*Set of tasks*:
1. In the weather satellite post below, which Mac program recorded the incoming data?
2. Quote the weather satellite post word for word from "2. Decades ago, there" up to and including "checkout HamNation too.".

*Page*:
================

Grab Your Own Images From NOAA Weather Satellites

Can you believe that [hpux735] pulled this satellite weather image down from one of the National Oceanic and Atmospheric Administration’s weather satellites using home equipment? It turns out that they’ve got three weather satellites in low earth orbit that pass overhead a few times a day. If you’ve got some homebrew hardware and post processing chops you can grab your own images from these weather satellites.

The first step is data acquisition. [hpux735] used a software defined radio receiver that he built from a kit. This makes us think back to the software-radio project that [Jeri Ellsworth] built using an FPGA–could that be adapted for this purpose? But we digress. To record the incoming data a Mac program called DSP Radio was used. Once you do capture an audio sample, you’ll need something to turn it into an image. It just so happens there’s a program specifically for weather image decoding called WXtoImg, and another which runs under Linux called WXAPT. Throw in a little post processing, Robert’s your mother’s brother, and you’ve got the image seen above.

[Hpux735] mentioned that he’s working on a post about the antenna he built for the project and has future plans for an automated system where he’ll have a webpage that always shows the most current image. We’re looking forward hearing about that.

55 thoughts on “Grab Your Own Images From NOAA Weather Satellites

  1. Radio Electronics had a really nice WEFAX project back in the late 1970s. Way back when I was just first getting started in electronics, I built the analog front end of the project and fed in into the cassette port of my Apple ][plus.

  2. Decades ago, there was an article in Rainbow Magazine with code for a program for the Tandy Color Computer that would take shortwave input over the cassette adapter and turn it into one of these. Blew my fragile little mind, way back in something like 1982.

  3. I can believe it. I get my own weather images using WxToImg as well.

    The hardware involved does not need to be anything too complicated. An old police scanner will work. Basically, you just need to be able to tune into 137.100 MHz FM and have a half-way decent antenna for receiving. (Check out “The Zapper” and Quadrifilar Helix designs.

    Guess I need to start pumping more of my ham radio knowledge into HackADay – didn’t know you guys cared for such geekery. Also, checkout HamNation too.

  4. I remember a single opamp circuit that plugged into the parallel port that would decode weathersat, pocsag paging, and a few other modes. I probobly have one laying around somewhere, but if I remember right, it was a DOS only program and woldn’t work on anything after WIN 95.

================

Collected data:

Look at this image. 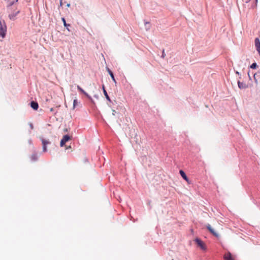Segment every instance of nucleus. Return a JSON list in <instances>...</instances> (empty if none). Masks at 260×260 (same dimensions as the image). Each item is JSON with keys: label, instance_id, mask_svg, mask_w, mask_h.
I'll return each mask as SVG.
<instances>
[{"label": "nucleus", "instance_id": "19", "mask_svg": "<svg viewBox=\"0 0 260 260\" xmlns=\"http://www.w3.org/2000/svg\"><path fill=\"white\" fill-rule=\"evenodd\" d=\"M62 20L63 22V24L65 26H67V24L66 23V20H65V19L64 18H62Z\"/></svg>", "mask_w": 260, "mask_h": 260}, {"label": "nucleus", "instance_id": "16", "mask_svg": "<svg viewBox=\"0 0 260 260\" xmlns=\"http://www.w3.org/2000/svg\"><path fill=\"white\" fill-rule=\"evenodd\" d=\"M78 104V101H77V98H76L74 100V102H73V109H74L76 106V105H77Z\"/></svg>", "mask_w": 260, "mask_h": 260}, {"label": "nucleus", "instance_id": "13", "mask_svg": "<svg viewBox=\"0 0 260 260\" xmlns=\"http://www.w3.org/2000/svg\"><path fill=\"white\" fill-rule=\"evenodd\" d=\"M77 89L82 93H83L85 95H86L87 97L89 98V95L87 93H86L80 86L77 85Z\"/></svg>", "mask_w": 260, "mask_h": 260}, {"label": "nucleus", "instance_id": "3", "mask_svg": "<svg viewBox=\"0 0 260 260\" xmlns=\"http://www.w3.org/2000/svg\"><path fill=\"white\" fill-rule=\"evenodd\" d=\"M70 139H71V138L68 135L64 136L60 141V146L61 147L63 146L65 144V143Z\"/></svg>", "mask_w": 260, "mask_h": 260}, {"label": "nucleus", "instance_id": "11", "mask_svg": "<svg viewBox=\"0 0 260 260\" xmlns=\"http://www.w3.org/2000/svg\"><path fill=\"white\" fill-rule=\"evenodd\" d=\"M179 173H180V175L181 176V177L184 180H185L186 181H188V179L187 176L186 175L185 173H184V172L183 170H180Z\"/></svg>", "mask_w": 260, "mask_h": 260}, {"label": "nucleus", "instance_id": "5", "mask_svg": "<svg viewBox=\"0 0 260 260\" xmlns=\"http://www.w3.org/2000/svg\"><path fill=\"white\" fill-rule=\"evenodd\" d=\"M41 141L43 145V150L44 151H46L47 150V147L46 145L49 144L50 143V142L48 140H45L43 138L41 139Z\"/></svg>", "mask_w": 260, "mask_h": 260}, {"label": "nucleus", "instance_id": "9", "mask_svg": "<svg viewBox=\"0 0 260 260\" xmlns=\"http://www.w3.org/2000/svg\"><path fill=\"white\" fill-rule=\"evenodd\" d=\"M19 13V11L18 10L15 13H11L9 14V17L11 20H15L16 15Z\"/></svg>", "mask_w": 260, "mask_h": 260}, {"label": "nucleus", "instance_id": "18", "mask_svg": "<svg viewBox=\"0 0 260 260\" xmlns=\"http://www.w3.org/2000/svg\"><path fill=\"white\" fill-rule=\"evenodd\" d=\"M256 74H255L254 75V80L255 83L257 84L258 82V81H257V79L256 78Z\"/></svg>", "mask_w": 260, "mask_h": 260}, {"label": "nucleus", "instance_id": "15", "mask_svg": "<svg viewBox=\"0 0 260 260\" xmlns=\"http://www.w3.org/2000/svg\"><path fill=\"white\" fill-rule=\"evenodd\" d=\"M37 159H38V156H37V154H32L31 156V159L32 161H36Z\"/></svg>", "mask_w": 260, "mask_h": 260}, {"label": "nucleus", "instance_id": "1", "mask_svg": "<svg viewBox=\"0 0 260 260\" xmlns=\"http://www.w3.org/2000/svg\"><path fill=\"white\" fill-rule=\"evenodd\" d=\"M7 31V26L4 21H0V36L4 38Z\"/></svg>", "mask_w": 260, "mask_h": 260}, {"label": "nucleus", "instance_id": "25", "mask_svg": "<svg viewBox=\"0 0 260 260\" xmlns=\"http://www.w3.org/2000/svg\"><path fill=\"white\" fill-rule=\"evenodd\" d=\"M162 56L163 57H164V53L162 54Z\"/></svg>", "mask_w": 260, "mask_h": 260}, {"label": "nucleus", "instance_id": "23", "mask_svg": "<svg viewBox=\"0 0 260 260\" xmlns=\"http://www.w3.org/2000/svg\"><path fill=\"white\" fill-rule=\"evenodd\" d=\"M50 111H53V108H51Z\"/></svg>", "mask_w": 260, "mask_h": 260}, {"label": "nucleus", "instance_id": "4", "mask_svg": "<svg viewBox=\"0 0 260 260\" xmlns=\"http://www.w3.org/2000/svg\"><path fill=\"white\" fill-rule=\"evenodd\" d=\"M206 227L208 229V230L210 232V233H212L214 236L216 237H219V234L214 230V229L211 227L210 224H207L206 225Z\"/></svg>", "mask_w": 260, "mask_h": 260}, {"label": "nucleus", "instance_id": "2", "mask_svg": "<svg viewBox=\"0 0 260 260\" xmlns=\"http://www.w3.org/2000/svg\"><path fill=\"white\" fill-rule=\"evenodd\" d=\"M194 241L198 245V246L200 247V248L201 249H202L203 250H205L206 249V246L205 243L203 241H202L201 239H200L199 238H196L194 240Z\"/></svg>", "mask_w": 260, "mask_h": 260}, {"label": "nucleus", "instance_id": "24", "mask_svg": "<svg viewBox=\"0 0 260 260\" xmlns=\"http://www.w3.org/2000/svg\"><path fill=\"white\" fill-rule=\"evenodd\" d=\"M236 74H239V72H236Z\"/></svg>", "mask_w": 260, "mask_h": 260}, {"label": "nucleus", "instance_id": "12", "mask_svg": "<svg viewBox=\"0 0 260 260\" xmlns=\"http://www.w3.org/2000/svg\"><path fill=\"white\" fill-rule=\"evenodd\" d=\"M107 70L108 72L109 73V75H110L113 81L116 83V81L114 78V75H113L112 72L109 68H107Z\"/></svg>", "mask_w": 260, "mask_h": 260}, {"label": "nucleus", "instance_id": "7", "mask_svg": "<svg viewBox=\"0 0 260 260\" xmlns=\"http://www.w3.org/2000/svg\"><path fill=\"white\" fill-rule=\"evenodd\" d=\"M255 46L256 47V50L260 55V41L258 38H256L255 39Z\"/></svg>", "mask_w": 260, "mask_h": 260}, {"label": "nucleus", "instance_id": "10", "mask_svg": "<svg viewBox=\"0 0 260 260\" xmlns=\"http://www.w3.org/2000/svg\"><path fill=\"white\" fill-rule=\"evenodd\" d=\"M30 106L34 110H37L39 107L38 104L34 101H32L30 103Z\"/></svg>", "mask_w": 260, "mask_h": 260}, {"label": "nucleus", "instance_id": "22", "mask_svg": "<svg viewBox=\"0 0 260 260\" xmlns=\"http://www.w3.org/2000/svg\"><path fill=\"white\" fill-rule=\"evenodd\" d=\"M103 92H104V90H105L104 85H103Z\"/></svg>", "mask_w": 260, "mask_h": 260}, {"label": "nucleus", "instance_id": "26", "mask_svg": "<svg viewBox=\"0 0 260 260\" xmlns=\"http://www.w3.org/2000/svg\"><path fill=\"white\" fill-rule=\"evenodd\" d=\"M71 148V146L68 147V148Z\"/></svg>", "mask_w": 260, "mask_h": 260}, {"label": "nucleus", "instance_id": "21", "mask_svg": "<svg viewBox=\"0 0 260 260\" xmlns=\"http://www.w3.org/2000/svg\"><path fill=\"white\" fill-rule=\"evenodd\" d=\"M248 76H249V80H251V77H250L249 73H248Z\"/></svg>", "mask_w": 260, "mask_h": 260}, {"label": "nucleus", "instance_id": "17", "mask_svg": "<svg viewBox=\"0 0 260 260\" xmlns=\"http://www.w3.org/2000/svg\"><path fill=\"white\" fill-rule=\"evenodd\" d=\"M257 67V64L254 62V63H253L251 66H250V68L251 69H255Z\"/></svg>", "mask_w": 260, "mask_h": 260}, {"label": "nucleus", "instance_id": "6", "mask_svg": "<svg viewBox=\"0 0 260 260\" xmlns=\"http://www.w3.org/2000/svg\"><path fill=\"white\" fill-rule=\"evenodd\" d=\"M224 260H235L230 252L225 253L223 256Z\"/></svg>", "mask_w": 260, "mask_h": 260}, {"label": "nucleus", "instance_id": "14", "mask_svg": "<svg viewBox=\"0 0 260 260\" xmlns=\"http://www.w3.org/2000/svg\"><path fill=\"white\" fill-rule=\"evenodd\" d=\"M104 94L106 99L107 100H108L109 101L111 102V100H110V98H109V95H108V93H107V92L106 90H104Z\"/></svg>", "mask_w": 260, "mask_h": 260}, {"label": "nucleus", "instance_id": "20", "mask_svg": "<svg viewBox=\"0 0 260 260\" xmlns=\"http://www.w3.org/2000/svg\"><path fill=\"white\" fill-rule=\"evenodd\" d=\"M115 113H116L115 110H112V115L114 116L115 115Z\"/></svg>", "mask_w": 260, "mask_h": 260}, {"label": "nucleus", "instance_id": "8", "mask_svg": "<svg viewBox=\"0 0 260 260\" xmlns=\"http://www.w3.org/2000/svg\"><path fill=\"white\" fill-rule=\"evenodd\" d=\"M238 85L239 88L240 89H246V88H248V86L247 84L242 82H240V81L238 82Z\"/></svg>", "mask_w": 260, "mask_h": 260}, {"label": "nucleus", "instance_id": "27", "mask_svg": "<svg viewBox=\"0 0 260 260\" xmlns=\"http://www.w3.org/2000/svg\"><path fill=\"white\" fill-rule=\"evenodd\" d=\"M255 2H256V3H257V0H255Z\"/></svg>", "mask_w": 260, "mask_h": 260}]
</instances>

================

*Answers in order*:
1. DSP Radio

2.
2. Decades ago, there was an article in Rainbow Magazine with code for a program for the Tandy Color Computer that would take shortwave input over the cassette adapter and turn it into one of these. Blew my fragile little mind, way back in something like 1982.

  3. I can believe it. I get my own weather images using WxToImg as well.

    The hardware involved does not need to be anything too complicated. An old police scanner will work. Basically, you just need to be able to tune into 137.100 MHz FM and have a half-way decent antenna for receiving. (Check out “The Zapper” and Quadrifilar Helix designs.

    Guess I need to start pumping more of my ham radio knowledge into HackADay – didn’t know you guys cared for such geekery. Also, checkout HamNation too.